• Task to carry out: Can you give these rows again with "Pants" switched to "Trousers" and everything else left unchanged, omitting the pictures?

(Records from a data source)
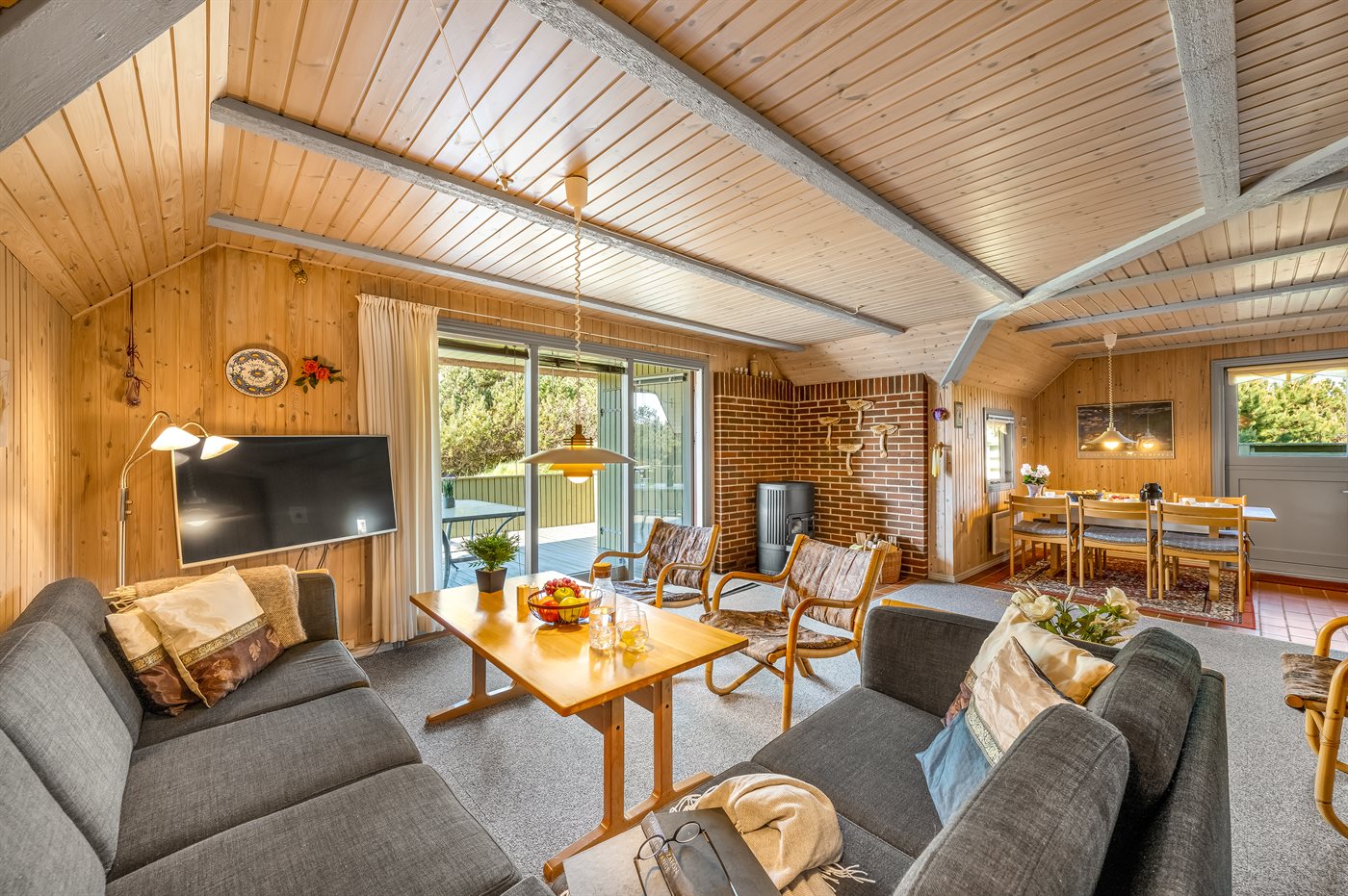 Ein gemütliches Refugium in Blåvand – dein Urlaubstraum! - Bild 2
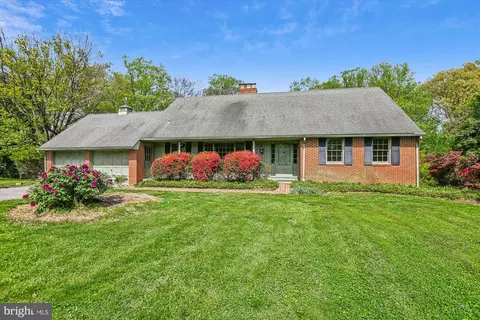 13613 Alliston Dr, Baldwin, MD 21013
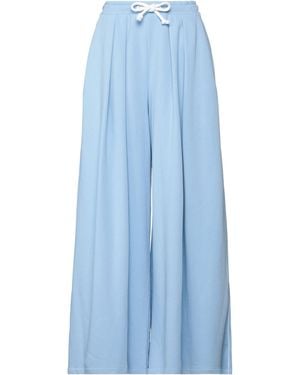 Jijil Pants - Blue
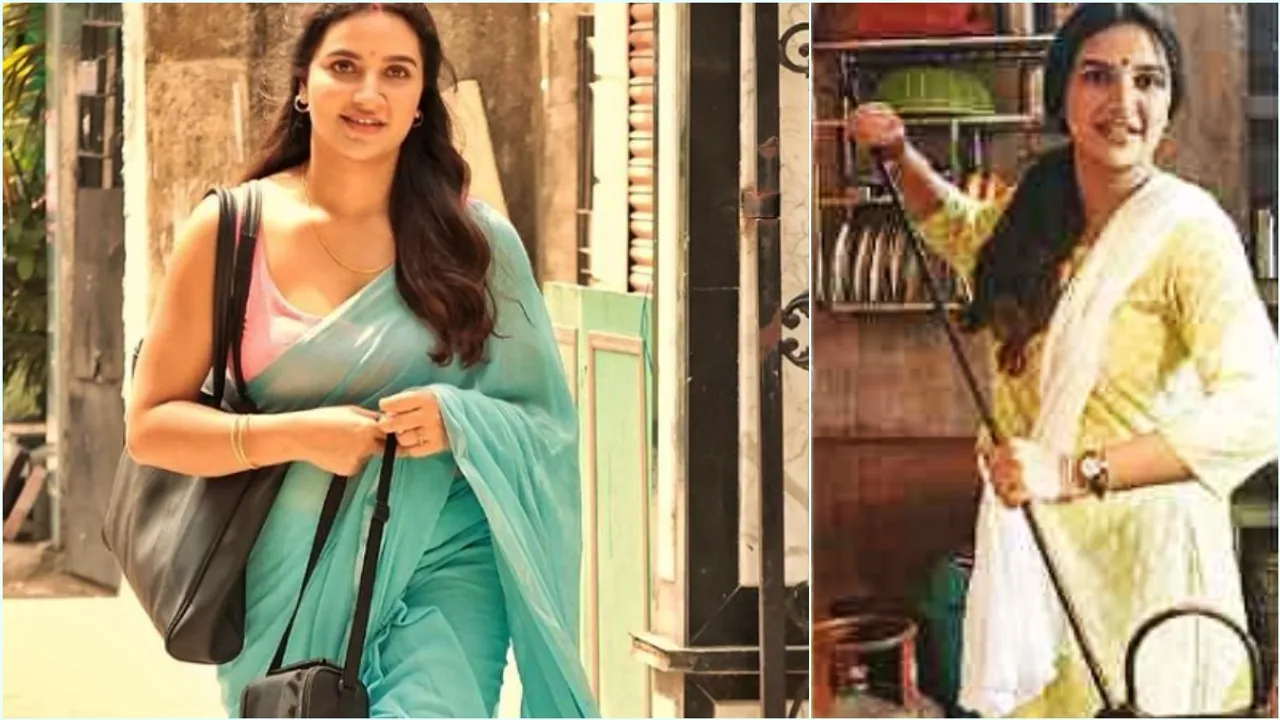 Subhashree Ganguly, Parambrata Chatterjee, Boudi Canteen, শুভশ্রী গঙ্গোপাধ্যায়, পরমব্রত চট্টোপাধ্যায়, বৌদি ক্যান্টিন, bengali news today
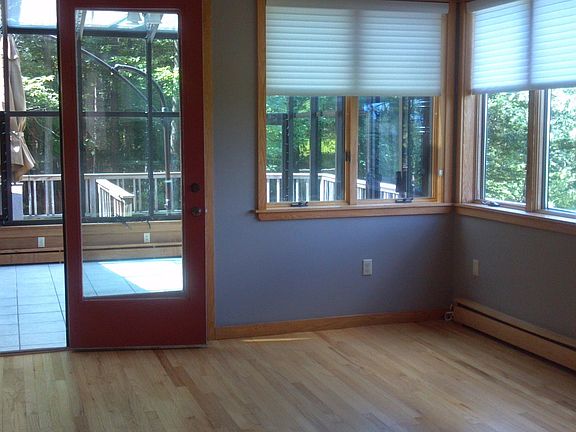 Living Room facing all season room.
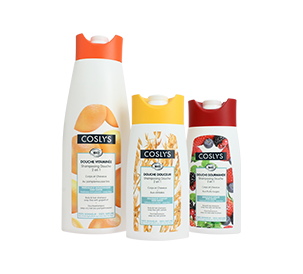 Body & hair Coslys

• Exercise answer:
 Ein gemütliches Refugium in Blåvand – dein Urlaubstraum! - Bild 2
 13613 Alliston Dr, Baldwin, MD 21013
 Jijil Trousers - Blue
 Subhashree Ganguly, Parambrata Chatterjee, Boudi Canteen, শুভশ্রী গঙ্গোপাধ্যায়, পরমব্রত চট্টোপাধ্যায়, বৌদি ক্যান্টিন, bengali news today
 Living Room facing all season room.
 Body & hair Coslys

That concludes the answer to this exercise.